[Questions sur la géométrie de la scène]
• • • • •

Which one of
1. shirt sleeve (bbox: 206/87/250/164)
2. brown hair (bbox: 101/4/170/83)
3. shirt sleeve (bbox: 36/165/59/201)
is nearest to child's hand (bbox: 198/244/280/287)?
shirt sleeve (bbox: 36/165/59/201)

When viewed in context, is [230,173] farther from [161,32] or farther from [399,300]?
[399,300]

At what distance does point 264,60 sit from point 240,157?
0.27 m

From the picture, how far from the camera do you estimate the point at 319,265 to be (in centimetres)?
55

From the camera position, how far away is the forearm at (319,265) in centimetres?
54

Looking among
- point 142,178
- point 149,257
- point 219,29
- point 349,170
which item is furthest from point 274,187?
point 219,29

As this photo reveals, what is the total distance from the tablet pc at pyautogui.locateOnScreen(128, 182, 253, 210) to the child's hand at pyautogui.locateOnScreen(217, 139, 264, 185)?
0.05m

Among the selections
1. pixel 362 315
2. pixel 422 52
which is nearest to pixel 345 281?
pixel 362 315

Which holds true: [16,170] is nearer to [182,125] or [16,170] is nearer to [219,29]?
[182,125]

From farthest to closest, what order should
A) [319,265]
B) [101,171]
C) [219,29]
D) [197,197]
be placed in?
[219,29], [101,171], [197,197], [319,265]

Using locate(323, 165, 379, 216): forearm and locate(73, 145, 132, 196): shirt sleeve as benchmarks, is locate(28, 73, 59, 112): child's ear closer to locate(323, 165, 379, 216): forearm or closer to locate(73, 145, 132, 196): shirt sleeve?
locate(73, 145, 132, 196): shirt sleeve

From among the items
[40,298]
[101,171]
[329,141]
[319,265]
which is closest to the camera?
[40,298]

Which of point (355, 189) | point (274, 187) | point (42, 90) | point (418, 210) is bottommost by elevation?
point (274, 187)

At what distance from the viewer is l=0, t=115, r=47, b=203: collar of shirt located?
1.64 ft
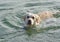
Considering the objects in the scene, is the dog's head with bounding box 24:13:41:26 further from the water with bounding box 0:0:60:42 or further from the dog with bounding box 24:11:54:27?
the water with bounding box 0:0:60:42

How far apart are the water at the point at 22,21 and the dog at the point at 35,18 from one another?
21cm

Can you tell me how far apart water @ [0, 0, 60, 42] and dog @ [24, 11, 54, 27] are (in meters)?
0.21

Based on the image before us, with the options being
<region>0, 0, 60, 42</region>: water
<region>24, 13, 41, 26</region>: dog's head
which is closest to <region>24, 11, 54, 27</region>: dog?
<region>24, 13, 41, 26</region>: dog's head

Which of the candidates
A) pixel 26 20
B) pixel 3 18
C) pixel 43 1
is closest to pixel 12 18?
pixel 3 18

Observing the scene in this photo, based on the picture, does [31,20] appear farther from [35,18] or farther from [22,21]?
[22,21]

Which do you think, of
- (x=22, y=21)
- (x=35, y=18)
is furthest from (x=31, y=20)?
(x=22, y=21)

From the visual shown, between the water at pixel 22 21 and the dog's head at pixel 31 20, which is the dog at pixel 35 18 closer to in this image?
the dog's head at pixel 31 20

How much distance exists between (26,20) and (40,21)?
0.83 meters

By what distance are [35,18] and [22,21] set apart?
2.23 feet

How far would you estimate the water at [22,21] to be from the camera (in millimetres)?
6938

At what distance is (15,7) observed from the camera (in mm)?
10023

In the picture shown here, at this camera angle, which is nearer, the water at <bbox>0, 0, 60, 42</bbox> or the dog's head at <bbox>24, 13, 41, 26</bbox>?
the water at <bbox>0, 0, 60, 42</bbox>

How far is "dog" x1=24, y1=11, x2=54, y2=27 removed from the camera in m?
7.69

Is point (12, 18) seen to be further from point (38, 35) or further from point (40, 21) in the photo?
point (38, 35)
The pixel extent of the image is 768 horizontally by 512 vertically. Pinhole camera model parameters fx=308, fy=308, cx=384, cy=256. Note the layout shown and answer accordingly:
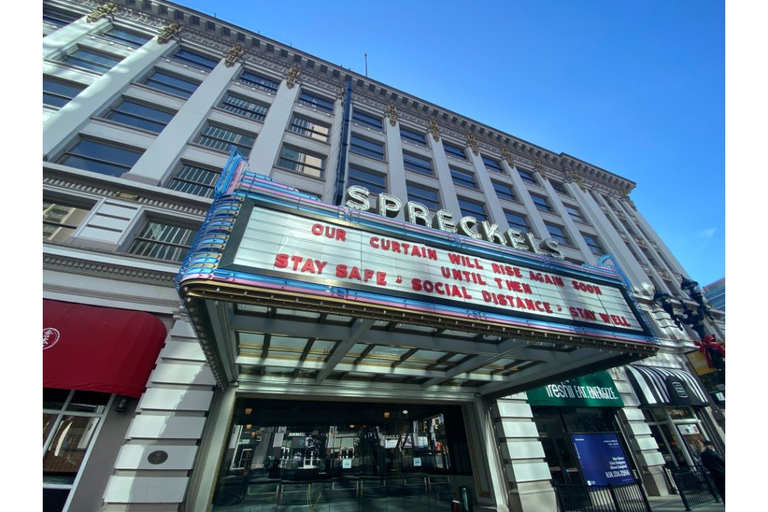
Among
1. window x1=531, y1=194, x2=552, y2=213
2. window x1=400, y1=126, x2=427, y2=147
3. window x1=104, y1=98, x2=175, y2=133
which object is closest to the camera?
window x1=104, y1=98, x2=175, y2=133

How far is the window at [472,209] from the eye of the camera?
20.6 metres

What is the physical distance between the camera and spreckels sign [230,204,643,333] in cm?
599

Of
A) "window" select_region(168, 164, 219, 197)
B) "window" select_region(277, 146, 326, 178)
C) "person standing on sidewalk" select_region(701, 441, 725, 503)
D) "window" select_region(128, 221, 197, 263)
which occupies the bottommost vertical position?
"person standing on sidewalk" select_region(701, 441, 725, 503)

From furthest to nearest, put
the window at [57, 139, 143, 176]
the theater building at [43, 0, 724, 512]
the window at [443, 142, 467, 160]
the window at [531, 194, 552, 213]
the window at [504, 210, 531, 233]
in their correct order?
the window at [443, 142, 467, 160]
the window at [531, 194, 552, 213]
the window at [504, 210, 531, 233]
the window at [57, 139, 143, 176]
the theater building at [43, 0, 724, 512]

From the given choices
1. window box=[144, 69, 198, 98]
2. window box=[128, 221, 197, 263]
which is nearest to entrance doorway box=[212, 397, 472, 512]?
window box=[128, 221, 197, 263]

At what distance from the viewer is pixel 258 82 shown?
20984mm

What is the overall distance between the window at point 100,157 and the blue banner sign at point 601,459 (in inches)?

• • • • •

À faire: Réécrivez les lignes en partant de celle qui contient « From the given choices » et en allant jusqu'à la fin des enregistrements. Remplacez « blue banner sign » par « blue sign » et ne modifiez rien d'autre.

Réponse:
From the given choices
1. window box=[144, 69, 198, 98]
2. window box=[128, 221, 197, 263]
which is nearest to entrance doorway box=[212, 397, 472, 512]?
window box=[128, 221, 197, 263]

At what distance from the viewer is pixel 258 82 shown?
20984mm

What is the overall distance between the window at point 100,157 and the blue sign at point 601,459 (in inches)?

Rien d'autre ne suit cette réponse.